• _GIVEN PROBLEM_:
Each entry below is to be duplicated verbatim.

• _DATASET ENTRIES_:

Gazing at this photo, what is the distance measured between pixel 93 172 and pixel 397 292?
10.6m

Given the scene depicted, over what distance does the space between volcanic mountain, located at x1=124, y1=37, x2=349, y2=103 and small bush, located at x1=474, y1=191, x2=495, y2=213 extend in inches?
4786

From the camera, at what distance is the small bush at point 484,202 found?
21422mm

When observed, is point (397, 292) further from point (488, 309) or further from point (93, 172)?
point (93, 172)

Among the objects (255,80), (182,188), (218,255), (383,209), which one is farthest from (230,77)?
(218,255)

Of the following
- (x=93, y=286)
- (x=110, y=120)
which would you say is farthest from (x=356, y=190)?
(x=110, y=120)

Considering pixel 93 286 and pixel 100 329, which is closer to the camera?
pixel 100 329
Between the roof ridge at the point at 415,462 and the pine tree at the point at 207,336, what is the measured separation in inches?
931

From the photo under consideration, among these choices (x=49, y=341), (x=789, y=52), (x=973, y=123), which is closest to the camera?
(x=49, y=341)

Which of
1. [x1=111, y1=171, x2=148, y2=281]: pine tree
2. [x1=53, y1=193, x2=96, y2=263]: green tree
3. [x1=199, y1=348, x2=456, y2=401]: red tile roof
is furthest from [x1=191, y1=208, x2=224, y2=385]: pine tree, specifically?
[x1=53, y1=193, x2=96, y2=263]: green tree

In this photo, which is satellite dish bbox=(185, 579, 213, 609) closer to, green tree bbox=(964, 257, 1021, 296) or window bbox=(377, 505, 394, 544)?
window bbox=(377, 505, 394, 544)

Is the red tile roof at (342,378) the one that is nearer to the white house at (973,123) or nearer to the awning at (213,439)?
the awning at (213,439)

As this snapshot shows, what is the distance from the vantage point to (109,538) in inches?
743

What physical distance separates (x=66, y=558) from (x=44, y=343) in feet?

• _OUTPUT_:
Gazing at this photo, what is the distance measured between pixel 93 172 and pixel 397 292?
10.6m

Given the scene depicted, over what distance does the space between volcanic mountain, located at x1=124, y1=37, x2=349, y2=103 and small bush, located at x1=474, y1=191, x2=495, y2=213 extend in inches?
4786

From the camera, at what distance is the small bush at point 484,202 found?
21422mm

When observed, is point (397, 292) further from point (488, 309) or further from point (93, 172)?
point (93, 172)

Among the objects (255,80), (182,188), (218,255), (383,209), which one is farthest from (230,77)?
(218,255)

Of the following
- (x=93, y=286)
- (x=110, y=120)
which would you say is farthest from (x=356, y=190)?
(x=110, y=120)

Considering pixel 93 286 and pixel 100 329, which is closer to the camera?
pixel 100 329
Between the roof ridge at the point at 415,462 and the pine tree at the point at 207,336, what is the measured separation in inches?
931

From the photo under consideration, among these choices (x=49, y=341), (x=789, y=52), (x=973, y=123), which is closest to the camera?
(x=49, y=341)

Which of
1. [x1=111, y1=171, x2=148, y2=281]: pine tree
2. [x1=53, y1=193, x2=96, y2=263]: green tree
3. [x1=199, y1=348, x2=456, y2=401]: red tile roof
is furthest from [x1=191, y1=208, x2=224, y2=385]: pine tree, specifically?
[x1=53, y1=193, x2=96, y2=263]: green tree

In this photo, which is satellite dish bbox=(185, 579, 213, 609) closer to, green tree bbox=(964, 257, 1021, 296) or window bbox=(377, 505, 394, 544)?
window bbox=(377, 505, 394, 544)

Is the red tile roof at (342,378) the one that is nearer to the white house at (973,123) or nearer to the awning at (213,439)?
the awning at (213,439)

As this snapshot shows, what is the distance from the vantage point to (109,538) in inches?
743

What physical distance separates (x=66, y=558) from (x=44, y=343) in feet?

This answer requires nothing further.